> Conjunto de tareas:
1. Responde a estas preguntas a partir del texto sobre el Saler:
(a) ¿Con qué acordes regresan a casa los turistas de verano?
(b) ¿En qué década conoció quien narra el Saler por primera vez?
(c) ¿En qué colegio se celebraban las Escoles d'Estiu de renovación pedagógica?
2. Retoma el texto sobre el Saler a partir de su última oración y sigue escribiéndolo.

> Texto proporcionado:
——

Dentro del Saler hay muchos 'Salers'. Tantos como mirar por un caleidoscopio en pleno atardecer. Está el Saler de los salerencs, el de los 365 días del año, con sus calores y sus lluvias, su recordado puerto y sus necesarias -y eternas- reivindicaciones. Existe también el Saler de los turistas de verano, de los disfrutones de caravana y tienda, de apartamento y paella de domingo, de regresar a casa con los primeros acordes de septiembre. Y también estamos, como furtivos, los amantes ocasionales, los que regresamos siempre que podemos a refugiarnos y perdernos entre sus dunas, su oleaje, su resistencia y su gente buena. Y luego nos vamos sin cita previa, como quien abandona a un amor prohibido sin saber cuando se volverán a ver de nuevo. 

El cielo azul acompaña al paseante junto a un mar todavía en calma. I.O.

Eran los primeros años de la década de los 80 cuando conocí por primera vez el Saler. En el colegio Lluís Santàngel se celebraban las pioneras Escoles d’Estiu de renovación pedagógica y mi madre nos llevaba a mi hermano y a mi en el pequeño coche familiar, cargada de bolsas, libretas y fiambreras para pasar el día. Bajo su inmensa pinada corrimos, jugamos, cantamos y aprendimos mucho durante muchos años.

——

> Entradas extraídas:
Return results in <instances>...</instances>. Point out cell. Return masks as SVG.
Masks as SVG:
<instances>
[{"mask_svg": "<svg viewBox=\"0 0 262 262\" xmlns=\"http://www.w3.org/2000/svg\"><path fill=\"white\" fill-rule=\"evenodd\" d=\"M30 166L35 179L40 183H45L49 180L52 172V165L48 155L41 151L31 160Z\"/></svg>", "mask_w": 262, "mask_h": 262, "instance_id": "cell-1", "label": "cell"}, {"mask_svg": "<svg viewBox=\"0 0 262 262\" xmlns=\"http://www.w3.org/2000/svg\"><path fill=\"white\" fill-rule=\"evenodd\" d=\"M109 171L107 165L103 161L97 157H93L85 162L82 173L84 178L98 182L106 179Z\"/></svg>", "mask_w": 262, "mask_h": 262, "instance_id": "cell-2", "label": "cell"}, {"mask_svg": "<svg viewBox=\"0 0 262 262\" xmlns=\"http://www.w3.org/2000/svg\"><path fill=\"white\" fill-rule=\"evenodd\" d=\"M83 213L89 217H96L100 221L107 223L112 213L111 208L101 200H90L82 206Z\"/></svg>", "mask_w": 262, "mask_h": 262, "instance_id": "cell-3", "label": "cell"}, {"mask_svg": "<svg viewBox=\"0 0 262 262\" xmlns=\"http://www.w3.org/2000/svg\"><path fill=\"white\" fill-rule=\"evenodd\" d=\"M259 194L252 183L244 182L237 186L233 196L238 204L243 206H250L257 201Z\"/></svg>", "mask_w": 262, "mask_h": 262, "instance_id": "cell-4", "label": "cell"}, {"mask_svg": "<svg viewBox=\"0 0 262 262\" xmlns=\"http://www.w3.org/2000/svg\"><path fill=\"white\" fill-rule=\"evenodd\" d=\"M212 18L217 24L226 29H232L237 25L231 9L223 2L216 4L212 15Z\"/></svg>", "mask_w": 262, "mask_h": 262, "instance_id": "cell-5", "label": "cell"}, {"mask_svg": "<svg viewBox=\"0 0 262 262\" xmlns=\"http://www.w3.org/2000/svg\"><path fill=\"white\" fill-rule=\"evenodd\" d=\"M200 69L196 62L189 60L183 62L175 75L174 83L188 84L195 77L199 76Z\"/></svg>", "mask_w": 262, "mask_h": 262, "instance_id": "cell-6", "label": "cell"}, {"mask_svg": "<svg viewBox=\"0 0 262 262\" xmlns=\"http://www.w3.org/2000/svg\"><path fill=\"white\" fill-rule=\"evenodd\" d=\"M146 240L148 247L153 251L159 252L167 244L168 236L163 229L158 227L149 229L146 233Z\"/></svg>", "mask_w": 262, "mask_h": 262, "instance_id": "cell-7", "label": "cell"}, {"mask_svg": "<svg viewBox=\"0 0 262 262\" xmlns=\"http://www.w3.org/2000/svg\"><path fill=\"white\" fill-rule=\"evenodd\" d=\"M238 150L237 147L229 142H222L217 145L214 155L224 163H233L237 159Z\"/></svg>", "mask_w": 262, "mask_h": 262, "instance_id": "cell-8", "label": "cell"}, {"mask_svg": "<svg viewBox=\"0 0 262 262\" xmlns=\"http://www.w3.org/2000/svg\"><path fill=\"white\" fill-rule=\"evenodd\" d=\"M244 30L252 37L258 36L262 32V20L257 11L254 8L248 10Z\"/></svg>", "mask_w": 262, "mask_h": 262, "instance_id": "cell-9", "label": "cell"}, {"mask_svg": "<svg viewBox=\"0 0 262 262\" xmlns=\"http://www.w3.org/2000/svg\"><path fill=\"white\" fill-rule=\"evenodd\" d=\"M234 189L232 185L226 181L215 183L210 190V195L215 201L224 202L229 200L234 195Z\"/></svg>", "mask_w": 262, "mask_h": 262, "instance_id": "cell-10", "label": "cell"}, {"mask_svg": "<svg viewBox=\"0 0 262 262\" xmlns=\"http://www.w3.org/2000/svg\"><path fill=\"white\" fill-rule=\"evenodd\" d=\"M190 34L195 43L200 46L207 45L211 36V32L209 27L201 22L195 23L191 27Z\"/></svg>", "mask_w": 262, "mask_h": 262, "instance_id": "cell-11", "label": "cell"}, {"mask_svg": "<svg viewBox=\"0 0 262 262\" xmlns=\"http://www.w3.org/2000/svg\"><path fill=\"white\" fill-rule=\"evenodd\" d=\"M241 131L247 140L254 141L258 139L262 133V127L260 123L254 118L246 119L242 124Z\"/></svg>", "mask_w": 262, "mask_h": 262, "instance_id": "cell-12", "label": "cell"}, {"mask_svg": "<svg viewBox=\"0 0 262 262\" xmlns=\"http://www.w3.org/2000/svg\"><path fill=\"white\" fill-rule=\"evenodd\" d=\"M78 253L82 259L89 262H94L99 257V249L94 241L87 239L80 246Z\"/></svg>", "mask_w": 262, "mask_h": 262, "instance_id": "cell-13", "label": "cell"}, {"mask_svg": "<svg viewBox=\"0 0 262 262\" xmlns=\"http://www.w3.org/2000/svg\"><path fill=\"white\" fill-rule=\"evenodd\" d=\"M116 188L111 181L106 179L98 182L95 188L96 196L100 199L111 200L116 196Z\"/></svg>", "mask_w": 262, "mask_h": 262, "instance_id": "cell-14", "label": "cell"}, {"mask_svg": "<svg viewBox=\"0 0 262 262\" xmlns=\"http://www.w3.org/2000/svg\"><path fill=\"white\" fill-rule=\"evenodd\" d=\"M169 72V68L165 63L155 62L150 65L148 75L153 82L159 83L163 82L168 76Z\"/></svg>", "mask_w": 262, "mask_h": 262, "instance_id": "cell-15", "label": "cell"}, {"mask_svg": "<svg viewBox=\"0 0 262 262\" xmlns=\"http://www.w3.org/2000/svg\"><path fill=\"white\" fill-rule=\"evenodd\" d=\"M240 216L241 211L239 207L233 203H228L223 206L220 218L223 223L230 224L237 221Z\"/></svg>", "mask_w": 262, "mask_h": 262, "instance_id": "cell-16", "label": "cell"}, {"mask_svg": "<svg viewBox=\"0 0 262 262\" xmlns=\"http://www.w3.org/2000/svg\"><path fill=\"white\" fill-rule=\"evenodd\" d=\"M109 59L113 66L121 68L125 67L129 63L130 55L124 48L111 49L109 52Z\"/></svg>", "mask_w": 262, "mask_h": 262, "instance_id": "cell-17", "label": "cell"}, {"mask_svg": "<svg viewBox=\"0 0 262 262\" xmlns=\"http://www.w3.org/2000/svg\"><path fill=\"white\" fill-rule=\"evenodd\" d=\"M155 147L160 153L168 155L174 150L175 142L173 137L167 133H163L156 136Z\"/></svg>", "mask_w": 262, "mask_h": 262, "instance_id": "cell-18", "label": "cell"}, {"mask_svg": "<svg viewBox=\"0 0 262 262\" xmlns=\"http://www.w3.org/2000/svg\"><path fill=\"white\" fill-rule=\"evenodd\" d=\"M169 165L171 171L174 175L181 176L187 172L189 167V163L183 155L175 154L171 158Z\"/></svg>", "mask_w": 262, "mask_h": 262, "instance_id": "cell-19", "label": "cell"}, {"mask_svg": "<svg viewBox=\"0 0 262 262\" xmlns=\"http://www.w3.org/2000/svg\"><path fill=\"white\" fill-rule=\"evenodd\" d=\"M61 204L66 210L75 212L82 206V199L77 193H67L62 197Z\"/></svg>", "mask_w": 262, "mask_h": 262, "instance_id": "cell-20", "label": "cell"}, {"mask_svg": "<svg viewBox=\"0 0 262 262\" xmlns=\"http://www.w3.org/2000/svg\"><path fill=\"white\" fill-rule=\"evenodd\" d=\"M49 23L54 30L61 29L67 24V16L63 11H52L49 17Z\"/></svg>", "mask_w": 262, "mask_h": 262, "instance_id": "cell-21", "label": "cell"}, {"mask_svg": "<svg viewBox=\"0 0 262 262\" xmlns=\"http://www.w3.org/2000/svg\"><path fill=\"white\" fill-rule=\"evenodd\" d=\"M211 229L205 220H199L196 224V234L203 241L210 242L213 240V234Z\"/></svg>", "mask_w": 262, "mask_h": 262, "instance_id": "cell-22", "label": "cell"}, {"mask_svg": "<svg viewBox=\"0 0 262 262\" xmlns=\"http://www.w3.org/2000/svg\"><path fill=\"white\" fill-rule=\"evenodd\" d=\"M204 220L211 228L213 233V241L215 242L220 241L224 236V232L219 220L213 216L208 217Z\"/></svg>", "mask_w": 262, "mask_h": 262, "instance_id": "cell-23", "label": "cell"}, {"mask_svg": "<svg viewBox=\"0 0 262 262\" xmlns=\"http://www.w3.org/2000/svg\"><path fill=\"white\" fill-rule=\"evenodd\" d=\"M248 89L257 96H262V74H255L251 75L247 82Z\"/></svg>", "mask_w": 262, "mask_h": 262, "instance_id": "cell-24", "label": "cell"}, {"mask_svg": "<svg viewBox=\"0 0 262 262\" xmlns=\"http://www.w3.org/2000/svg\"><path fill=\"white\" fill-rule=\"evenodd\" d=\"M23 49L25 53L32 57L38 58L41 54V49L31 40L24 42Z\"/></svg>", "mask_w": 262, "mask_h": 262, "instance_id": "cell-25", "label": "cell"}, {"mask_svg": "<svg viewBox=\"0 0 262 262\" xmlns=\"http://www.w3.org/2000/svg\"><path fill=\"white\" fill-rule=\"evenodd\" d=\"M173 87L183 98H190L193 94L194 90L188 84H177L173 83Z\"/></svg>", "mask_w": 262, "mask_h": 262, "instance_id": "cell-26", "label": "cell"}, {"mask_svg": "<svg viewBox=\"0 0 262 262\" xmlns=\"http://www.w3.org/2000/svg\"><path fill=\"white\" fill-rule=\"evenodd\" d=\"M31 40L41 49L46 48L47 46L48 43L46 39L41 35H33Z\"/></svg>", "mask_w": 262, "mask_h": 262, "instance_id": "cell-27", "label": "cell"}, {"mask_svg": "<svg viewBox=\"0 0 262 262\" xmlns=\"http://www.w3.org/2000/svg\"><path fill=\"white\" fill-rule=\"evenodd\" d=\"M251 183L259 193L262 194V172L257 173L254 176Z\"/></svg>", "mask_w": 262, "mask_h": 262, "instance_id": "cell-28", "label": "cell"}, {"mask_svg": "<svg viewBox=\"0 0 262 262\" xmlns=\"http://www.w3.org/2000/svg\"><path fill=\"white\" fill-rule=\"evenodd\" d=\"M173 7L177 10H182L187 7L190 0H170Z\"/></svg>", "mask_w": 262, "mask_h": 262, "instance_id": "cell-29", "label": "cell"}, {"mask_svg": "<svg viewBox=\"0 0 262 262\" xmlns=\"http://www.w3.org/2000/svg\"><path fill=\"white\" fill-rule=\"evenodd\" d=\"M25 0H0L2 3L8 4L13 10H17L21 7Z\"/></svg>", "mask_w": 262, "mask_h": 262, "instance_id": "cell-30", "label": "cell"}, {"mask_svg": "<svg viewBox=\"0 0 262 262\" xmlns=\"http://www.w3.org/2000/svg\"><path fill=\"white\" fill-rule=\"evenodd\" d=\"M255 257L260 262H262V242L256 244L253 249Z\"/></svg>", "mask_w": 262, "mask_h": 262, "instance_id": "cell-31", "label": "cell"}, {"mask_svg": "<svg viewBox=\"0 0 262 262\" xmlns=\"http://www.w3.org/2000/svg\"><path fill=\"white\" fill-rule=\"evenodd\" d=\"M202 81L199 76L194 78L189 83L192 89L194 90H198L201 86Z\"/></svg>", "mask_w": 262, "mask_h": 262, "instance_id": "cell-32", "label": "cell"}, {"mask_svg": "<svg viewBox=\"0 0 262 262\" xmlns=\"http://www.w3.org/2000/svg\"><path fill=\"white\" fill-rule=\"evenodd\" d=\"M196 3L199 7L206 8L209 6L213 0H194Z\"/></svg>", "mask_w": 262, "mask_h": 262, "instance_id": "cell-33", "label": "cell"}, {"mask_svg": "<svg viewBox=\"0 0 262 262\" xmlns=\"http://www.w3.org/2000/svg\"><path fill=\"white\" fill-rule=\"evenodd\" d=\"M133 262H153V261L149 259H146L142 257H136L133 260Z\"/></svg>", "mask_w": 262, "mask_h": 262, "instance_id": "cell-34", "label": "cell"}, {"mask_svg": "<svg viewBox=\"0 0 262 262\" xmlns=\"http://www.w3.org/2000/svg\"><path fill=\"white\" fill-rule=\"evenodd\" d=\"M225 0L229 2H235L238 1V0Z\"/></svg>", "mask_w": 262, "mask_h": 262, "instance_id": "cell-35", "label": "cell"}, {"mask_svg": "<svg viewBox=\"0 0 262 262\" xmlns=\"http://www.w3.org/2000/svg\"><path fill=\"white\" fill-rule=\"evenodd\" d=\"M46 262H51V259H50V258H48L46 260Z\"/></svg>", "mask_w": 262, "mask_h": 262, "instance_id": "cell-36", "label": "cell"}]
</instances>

——

> Resultados por tarea:
1.
(a) Con los primeros acordes de septiembre.
(b) En los primeros años de la década de los 80.
(c) En el colegio Lluís Santàngel.

2.
Del tráfico al sosiego

Pensaba en todo ello hace poco, cuando disfruté de una larga caminata por el paseo que recorre, junto a las dunas, gran parte del Saler. Rutas por este ‘poble del sud’ de València hay muchas, yo elegí -por tiempo y comodidad- la más sencilla. El punto de partida es la playa de la Creu, desde donde surge un cómodo camino entre dunas, accesos a la playa y aparcamientos, en profundo silencio a primera hora de la mañana. La quietud y el sosiego sorprende al visitante, que hace pocos minutos ha tenido que lidiar con el tráfico para poder varar, por fin, en este enclave. Tras decir adiós a ruidos, pitidos, acelerones y malos humos, el paisaje -como Dios- ayuda a quien madruga, y se abre al paseante como un anfitrión amable y acogedor. 

La flora propia de la Devesa es impagable. Isabel Olmos

Poca -por no decir nadie- hay antes de las 8 de la mañana. El objetivo es ir andando sin mirar el reloj, y volver por la playa, salpicada por solo dos o tres cuerpos en cientos y cientos de metros de arena. Es mayo, ojo. En agosto es otra cosa. 

Vamos desde la Platja de la Creu en dirección al sur, donde llegaremos a la Platja de Ferros primero, la del Saler y la playa nudista. Se despiertan los primeros campistas que pernoctan junto al mar. Se estiran. Solo hay dos ruidos que irrumpen el silencio de la mañana: el que procede del Mediterráneo y el de las pinadas, donde insectos y aves dejan rastro de su existencia en trinos y zumbidos vivos y despiertos, como el día que amanece. Ocultos están los ratolins y sargantanes, la mussaranya y el conill, que conforman la fauna terrestre autóctona junto a serpientes, culebras y alguna rabossa. Sapos y ranas no faltan en esta gran familia salerenca. Y todo esto al margen de las especies propias del lago de l’Albufera, pero es ya otro camino.

En bici o a pie, el paseo es magnífico para la práctica deportiva. I.O.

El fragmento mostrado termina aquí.